The students make the furniture used in the buildings, such as bedsteads, dressers, washstands, chairs, tables, book cases and mattresses, and nowhere have we seen schools so well furnished as the building at Tuskegee. The machinery, wagons, plows, buggies, harnesses, etc., are all manufactured on the grounds.
Last year the tailor shop turned out over 1,000 new pieces: the millinery 1,412 hats and other articles; the dressmaking 1,309 pieces, besides 2,300 pieces of plain sewing, and the mattress division 5,118 mattresses. 1,367 brooms and baskets were manufactured. Besides Tuskegee makes its own brick and builds all of her own buildings. Among her students are all grades of mechanics such as architects, stone masons, brick layers, carpenters, tinners, plasterers, painters, etc. They have one of the finest electrical plants that can be found anywhere. All the instruments are installed, lines run and buildings wired and lighted by her own boys; in the foundry they mould all castings in use.

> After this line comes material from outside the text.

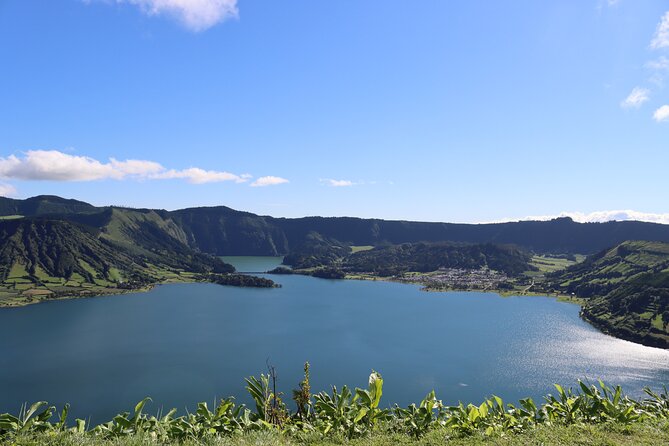 Side by Side Tour - Sete Cidades From North Coast (Half Day) - Common Questions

The landscape gardener has charge of the greenhouse and the grounds are as artistically arranged as in any city in the south. The young men are organized in a regiment of cadets and are drilled in the latest methods used in the United States army. Special attention is given to gymnastics for the young women and they have a well arranged gymnasium filed up and two large pools are connected with the men and women’s dormitories.

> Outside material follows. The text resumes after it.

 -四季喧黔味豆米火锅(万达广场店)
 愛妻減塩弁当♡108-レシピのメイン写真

The Library building is the gift of Carnegie; the architecture is colonial and cost $20,000; It is two story and ais 50 x 110. An effort is being made to secure every pamphlet, book, newspaper, magazine and other works published by our people, so that this library will be the center of Information regarding literature published by the race. The Bible training school has an enrollment of seventy-three this year and has sent out fifty three graduates. The chapel seats over 2,000 persons and it is one of the grandest delights to see the auditorium filled with young men and women, and their choir of over <..can’t read number…> voices accompanied by the orchestra of 18 pieces, all join in singing anthems of praise to our God, who has redeemed us and given us such a privilege to worship him under the guidance of Tuskegee.
The constant aim is to correlate the <…> and industrial training that the student cannot get one without the other; hence the students go to school one day and the next day works at his trade and skill to accommodate all, the school is operated day and night. You never find an idler in Tuskegee, every hour must be accounted for. There is a great demand for the “Tuskegee graduates. A position awaits them and as soon as they receive their diplomas they are placed at the head of some enterprise.
The Tuskegee school opened about twenty-five years ago in a rented house with thirty pupils; today the total value of property, equipment and endowment is about $2,075,000 with an annual payroll of $102,152.03 for teachers’ salary and current expenses. Tuskegee is not only a great manufacturing school, but is is the great money center, and it is the magnet that has attracted the wealthiest and best people of the land. At the head of this institution stands Prof. Booker T. Washington, who has made the school the greatest normal and industrial institution of the age, and year by year he and the school have increased in popularity and usefulness, and before them stand today a vast multitude of people anxious for a continuance of this great work.